Task to complete:
Would you give the entries below again, precisely as they are written?

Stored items

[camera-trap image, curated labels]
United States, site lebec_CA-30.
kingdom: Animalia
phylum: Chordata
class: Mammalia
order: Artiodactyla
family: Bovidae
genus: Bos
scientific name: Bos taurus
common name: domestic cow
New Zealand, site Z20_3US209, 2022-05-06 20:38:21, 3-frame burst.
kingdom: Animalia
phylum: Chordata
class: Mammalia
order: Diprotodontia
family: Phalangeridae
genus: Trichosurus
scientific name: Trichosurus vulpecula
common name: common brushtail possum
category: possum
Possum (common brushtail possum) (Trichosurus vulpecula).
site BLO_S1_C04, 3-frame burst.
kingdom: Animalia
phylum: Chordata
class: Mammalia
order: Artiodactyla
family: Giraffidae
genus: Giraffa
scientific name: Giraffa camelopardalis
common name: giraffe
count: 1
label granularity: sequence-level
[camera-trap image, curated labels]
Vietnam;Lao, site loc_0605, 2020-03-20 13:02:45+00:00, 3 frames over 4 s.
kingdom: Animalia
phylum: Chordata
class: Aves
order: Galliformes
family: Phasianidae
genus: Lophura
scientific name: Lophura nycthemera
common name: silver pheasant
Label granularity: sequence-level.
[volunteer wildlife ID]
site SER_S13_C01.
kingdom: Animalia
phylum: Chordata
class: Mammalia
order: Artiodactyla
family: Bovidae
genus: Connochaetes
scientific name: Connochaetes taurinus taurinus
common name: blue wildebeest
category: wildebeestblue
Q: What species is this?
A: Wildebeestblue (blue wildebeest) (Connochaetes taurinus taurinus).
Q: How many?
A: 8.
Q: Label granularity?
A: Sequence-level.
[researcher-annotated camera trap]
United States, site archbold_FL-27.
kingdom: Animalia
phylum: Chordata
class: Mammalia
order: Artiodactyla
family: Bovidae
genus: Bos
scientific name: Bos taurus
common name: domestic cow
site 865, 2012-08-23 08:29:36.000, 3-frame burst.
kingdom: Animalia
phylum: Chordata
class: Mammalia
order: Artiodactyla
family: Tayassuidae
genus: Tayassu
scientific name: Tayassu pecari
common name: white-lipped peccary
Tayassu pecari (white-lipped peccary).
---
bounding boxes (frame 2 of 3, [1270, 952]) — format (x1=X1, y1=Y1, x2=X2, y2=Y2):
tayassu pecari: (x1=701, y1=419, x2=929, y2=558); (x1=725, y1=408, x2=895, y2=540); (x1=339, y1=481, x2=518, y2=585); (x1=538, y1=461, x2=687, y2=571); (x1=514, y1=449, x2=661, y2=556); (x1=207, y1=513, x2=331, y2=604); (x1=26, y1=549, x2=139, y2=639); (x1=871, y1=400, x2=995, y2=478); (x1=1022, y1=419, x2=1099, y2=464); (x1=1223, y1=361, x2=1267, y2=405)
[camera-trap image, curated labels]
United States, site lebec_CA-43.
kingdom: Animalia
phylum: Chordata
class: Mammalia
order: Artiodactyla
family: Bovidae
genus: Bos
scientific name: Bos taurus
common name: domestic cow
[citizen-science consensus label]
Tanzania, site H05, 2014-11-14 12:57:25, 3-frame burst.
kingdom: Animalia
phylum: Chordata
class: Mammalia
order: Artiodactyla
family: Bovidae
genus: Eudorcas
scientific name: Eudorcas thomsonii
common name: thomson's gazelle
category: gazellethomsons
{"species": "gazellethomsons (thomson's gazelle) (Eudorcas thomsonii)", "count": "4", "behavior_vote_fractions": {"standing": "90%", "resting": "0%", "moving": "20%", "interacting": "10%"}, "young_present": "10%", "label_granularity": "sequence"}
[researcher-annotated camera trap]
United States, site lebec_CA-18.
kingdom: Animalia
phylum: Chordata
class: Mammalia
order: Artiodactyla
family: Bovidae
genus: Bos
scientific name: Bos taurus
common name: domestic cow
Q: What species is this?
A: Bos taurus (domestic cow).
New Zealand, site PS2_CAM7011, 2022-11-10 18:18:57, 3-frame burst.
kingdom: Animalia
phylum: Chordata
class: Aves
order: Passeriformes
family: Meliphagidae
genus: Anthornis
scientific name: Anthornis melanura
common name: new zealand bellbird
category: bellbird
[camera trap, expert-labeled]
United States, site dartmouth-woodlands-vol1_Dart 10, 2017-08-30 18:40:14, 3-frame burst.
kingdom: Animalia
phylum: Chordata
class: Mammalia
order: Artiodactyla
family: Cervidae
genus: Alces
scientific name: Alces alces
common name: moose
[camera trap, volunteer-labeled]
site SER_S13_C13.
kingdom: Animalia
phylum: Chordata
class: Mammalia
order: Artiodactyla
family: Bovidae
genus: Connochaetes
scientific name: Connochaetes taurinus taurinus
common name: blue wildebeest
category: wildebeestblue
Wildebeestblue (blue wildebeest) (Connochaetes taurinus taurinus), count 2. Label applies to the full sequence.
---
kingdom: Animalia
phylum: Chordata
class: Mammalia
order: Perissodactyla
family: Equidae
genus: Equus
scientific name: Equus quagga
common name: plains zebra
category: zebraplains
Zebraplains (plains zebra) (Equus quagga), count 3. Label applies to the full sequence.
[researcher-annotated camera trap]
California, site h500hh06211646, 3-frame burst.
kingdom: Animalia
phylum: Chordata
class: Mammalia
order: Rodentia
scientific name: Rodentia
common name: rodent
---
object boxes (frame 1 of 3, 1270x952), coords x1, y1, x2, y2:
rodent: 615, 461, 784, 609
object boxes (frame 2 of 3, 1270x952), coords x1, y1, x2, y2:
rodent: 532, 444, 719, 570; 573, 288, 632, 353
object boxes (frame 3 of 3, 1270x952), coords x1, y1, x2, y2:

Expected output:
[camera-trap image, curated labels]
United States, site lebec_CA-30.
kingdom: Animalia
phylum: Chordata
class: Mammalia
order: Artiodactyla
family: Bovidae
genus: Bos
scientific name: Bos taurus
common name: domestic cow
New Zealand, site Z20_3US209, 2022-05-06 20:38:21, 3-frame burst.
kingdom: Animalia
phylum: Chordata
class: Mammalia
order: Diprotodontia
family: Phalangeridae
genus: Trichosurus
scientific name: Trichosurus vulpecula
common name: common brushtail possum
category: possum
Possum (common brushtail possum) (Trichosurus vulpecula).
site BLO_S1_C04, 3-frame burst.
kingdom: Animalia
phylum: Chordata
class: Mammalia
order: Artiodactyla
family: Giraffidae
genus: Giraffa
scientific name: Giraffa camelopardalis
common name: giraffe
count: 1
label granularity: sequence-level
[camera-trap image, curated labels]
Vietnam;Lao, site loc_0605, 2020-03-20 13:02:45+00:00, 3 frames over 4 s.
kingdom: Animalia
phylum: Chordata
class: Aves
order: Galliformes
family: Phasianidae
genus: Lophura
scientific name: Lophura nycthemera
common name: silver pheasant
Label granularity: sequence-level.
[volunteer wildlife ID]
site SER_S13_C01.
kingdom: Animalia
phylum: Chordata
class: Mammalia
order: Artiodactyla
family: Bovidae
genus: Connochaetes
scientific name: Connochaetes taurinus taurinus
common name: blue wildebeest
category: wildebeestblue
Q: What species is this?
A: Wildebeestblue (blue wildebeest) (Connochaetes taurinus taurinus).
Q: How many?
A: 8.
Q: Label granularity?
A: Sequence-level.
[researcher-annotated camera trap]
United States, site archbold_FL-27.
kingdom: Animalia
phylum: Chordata
class: Mammalia
order: Artiodactyla
family: Bovidae
genus: Bos
scientific name: Bos taurus
common name: domestic cow
site 865, 2012-08-23 08:29:36.000, 3-frame burst.
kingdom: Animalia
phylum: Chordata
class: Mammalia
order: Artiodactyla
family: Tayassuidae
genus: Tayassu
scientific name: Tayassu pecari
common name: white-lipped peccary
Tayassu pecari (white-lipped peccary).
---
bounding boxes (frame 2 of 3, [1270, 952]) — format (x1=X1, y1=Y1, x2=X2, y2=Y2):
tayassu pecari: (x1=701, y1=419, x2=929, y2=558); (x1=725, y1=408, x2=895, y2=540); (x1=339, y1=481, x2=518, y2=585); (x1=538, y1=461, x2=687, y2=571); (x1=514, y1=449, x2=661, y2=556); (x1=207, y1=513, x2=331, y2=604); (x1=26, y1=549, x2=139, y2=639); (x1=871, y1=400, x2=995, y2=478); (x1=1022, y1=419, x2=1099, y2=464); (x1=1223, y1=361, x2=1267, y2=405)
[camera-trap image, curated labels]
United States, site lebec_CA-43.
kingdom: Animalia
phylum: Chordata
class: Mammalia
order: Artiodactyla
family: Bovidae
genus: Bos
scientific name: Bos taurus
common name: domestic cow
[citizen-science consensus label]
Tanzania, site H05, 2014-11-14 12:57:25, 3-frame burst.
kingdom: Animalia
phylum: Chordata
class: Mammalia
order: Artiodactyla
family: Bovidae
genus: Eudorcas
scientific name: Eudorcas thomsonii
common name: thomson's gazelle
category: gazellethomsons
{"species": "gazellethomsons (thomson's gazelle) (Eudorcas thomsonii)", "count": "4", "behavior_vote_fractions": {"standing": "90%", "resting": "0%", "moving": "20%", "interacting": "10%"}, "young_present": "10%", "label_granularity": "sequence"}
[researcher-annotated camera trap]
United States, site lebec_CA-18.
kingdom: Animalia
phylum: Chordata
class: Mammalia
order: Artiodactyla
family: Bovidae
genus: Bos
scientific name: Bos taurus
common name: domestic cow
Q: What species is this?
A: Bos taurus (domestic cow).
New Zealand, site PS2_CAM7011, 2022-11-10 18:18:57, 3-frame burst.
kingdom: Animalia
phylum: Chordata
class: Aves
order: Passeriformes
family: Meliphagidae
genus: Anthornis
scientific name: Anthornis melanura
common name: new zealand bellbird
category: bellbird
[camera trap, expert-labeled]
United States, site dartmouth-woodlands-vol1_Dart 10, 2017-08-30 18:40:14, 3-frame burst.
kingdom: Animalia
phylum: Chordata
class: Mammalia
order: Artiodactyla
family: Cervidae
genus: Alces
scientific name: Alces alces
common name: moose
[camera trap, volunteer-labeled]
site SER_S13_C13.
kingdom: Animalia
phylum: Chordata
class: Mammalia
order: Artiodactyla
family: Bovidae
genus: Connochaetes
scientific name: Connochaetes taurinus taurinus
common name: blue wildebeest
category: wildebeestblue
Wildebeestblue (blue wildebeest) (Connochaetes taurinus taurinus), count 2. Label applies to the full sequence.
---
kingdom: Animalia
phylum: Chordata
class: Mammalia
order: Perissodactyla
family: Equidae
genus: Equus
scientific name: Equus quagga
common name: plains zebra
category: zebraplains
Zebraplains (plains zebra) (Equus quagga), count 3. Label applies to the full sequence.
[researcher-annotated camera trap]
California, site h500hh06211646, 3-frame burst.
kingdom: Animalia
phylum: Chordata
class: Mammalia
order: Rodentia
scientific name: Rodentia
common name: rodent
---
object boxes (frame 1 of 3, 1270x952), coords x1, y1, x2, y2:
rodent: 615, 461, 784, 609
object boxes (frame 2 of 3, 1270x952), coords x1, y1, x2, y2:
rodent: 532, 444, 719, 570; 573, 288, 632, 353
object boxes (frame 3 of 3, 1270x952), coords x1, y1, x2, y2:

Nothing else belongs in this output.